== Stated exercise 1 ==
Rewrite the records below with "metres" replaced by "meters" and everything else left unchanged, omitting the pictures.

== Document excerpt ==
┌────────

Studio album by Roberta Flack
- Released: March 1980
- Recorded: 1979
- Studio: Atlantic, New York City; RCA, New York City; Hit Factory, New York City; Power Station, New York City; Le Studio, Quebec, Canada; Crystal Sound, Hollywood;
- Genre: R&B, soul, Post-Disco
- Label: Atlantic
- Producer: Roberta Flack, Eric Mercury, Arif Mardin, Joe Ferla

Roberta Flack chronology
| Roberta Flack (1978) | Roberta Flack Featuring Donny Hathaway (1980) | Live & More (1980) |

Singles from Roberta Flack Featuring Donny Hathaway
- "You Are My Heaven / I'll Love You Forever and Ever" Released: November 15, 1979; "Back Together Again / God Don't Like Ugly" Released: February 17, 1980; "Don't Make Me Wait Too Long / Only Heaven Can Wait (For Love)" Released: July 13, 1980;

= Roberta Flack Featuring Donny Hathaway =

Roberta Flack Featuring Donny Hathaway is the ninth studio album by American singer Roberta Flack. Released via Atlantic in March 1980, the album features posthumous vocals by close friend and collaborator Donny Hathaway, who had died in 1979. At the 23rd Grammy Awards in 1981, the album was nominated for a Grammy Award for Best Female R&B Vocal Performance. The award, however, went to Stephanie Mills for "Never Knew Love Like This Before."

└────────

== Stated exercise 2 ==
In the album page, which ceremony gave this album its Grammy nomination?

== Data entries ==
┌────────

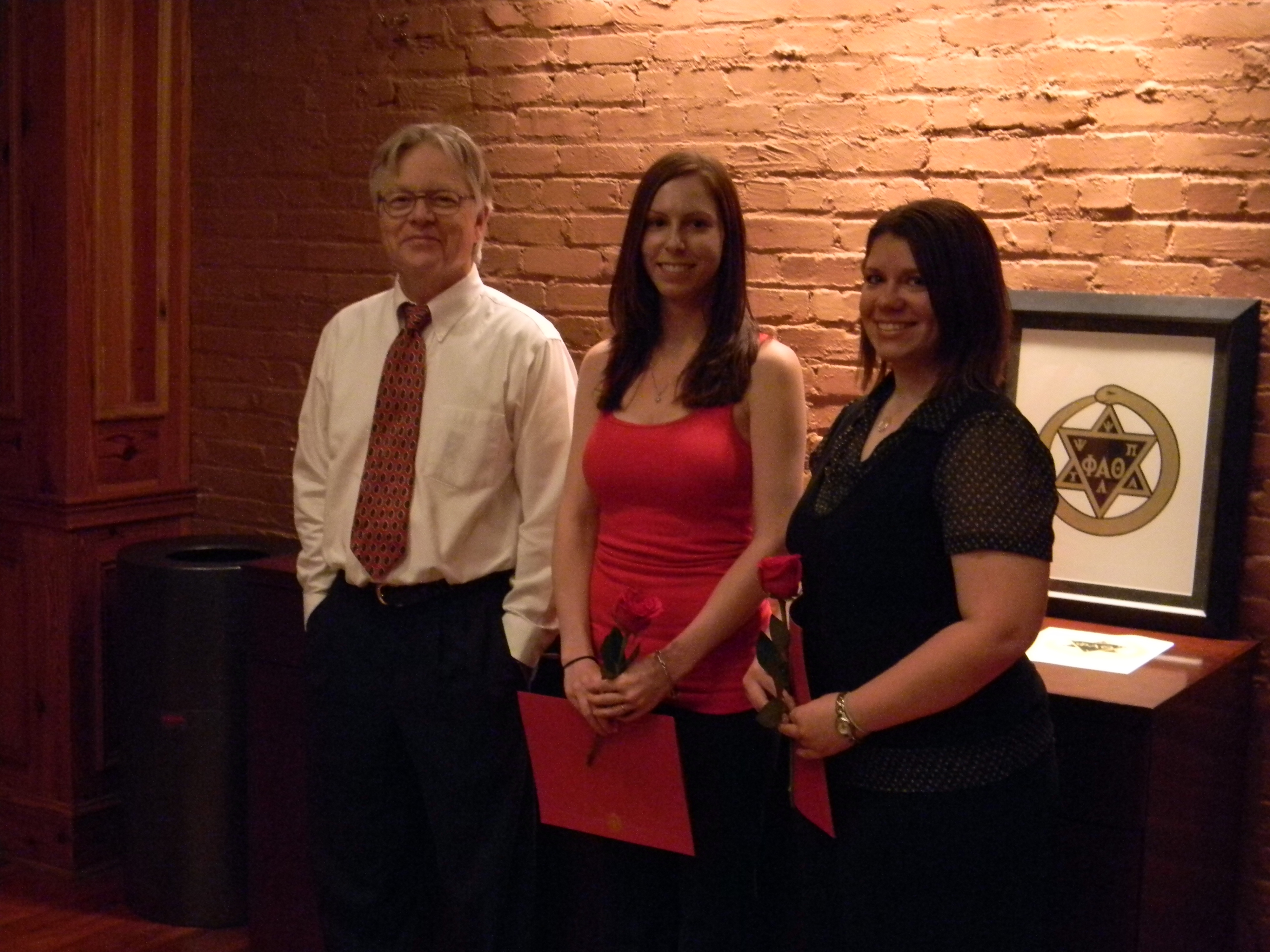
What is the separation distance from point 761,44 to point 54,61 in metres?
1.78

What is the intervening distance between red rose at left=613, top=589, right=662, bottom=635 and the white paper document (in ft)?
2.08

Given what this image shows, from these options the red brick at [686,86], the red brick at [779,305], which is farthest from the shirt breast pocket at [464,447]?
the red brick at [686,86]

└────────

== Task response 1 ==
What is the separation distance from point 761,44 to point 54,61 in meters?
1.78

What is the intervening distance between red rose at left=613, top=589, right=662, bottom=635 and the white paper document (in ft)?
2.08

Given what this image shows, from these options the red brick at [686,86], the red brick at [779,305], which is farthest from the shirt breast pocket at [464,447]?
the red brick at [686,86]

== Task response 2 ==
The 23rd Grammy Awards in 1981.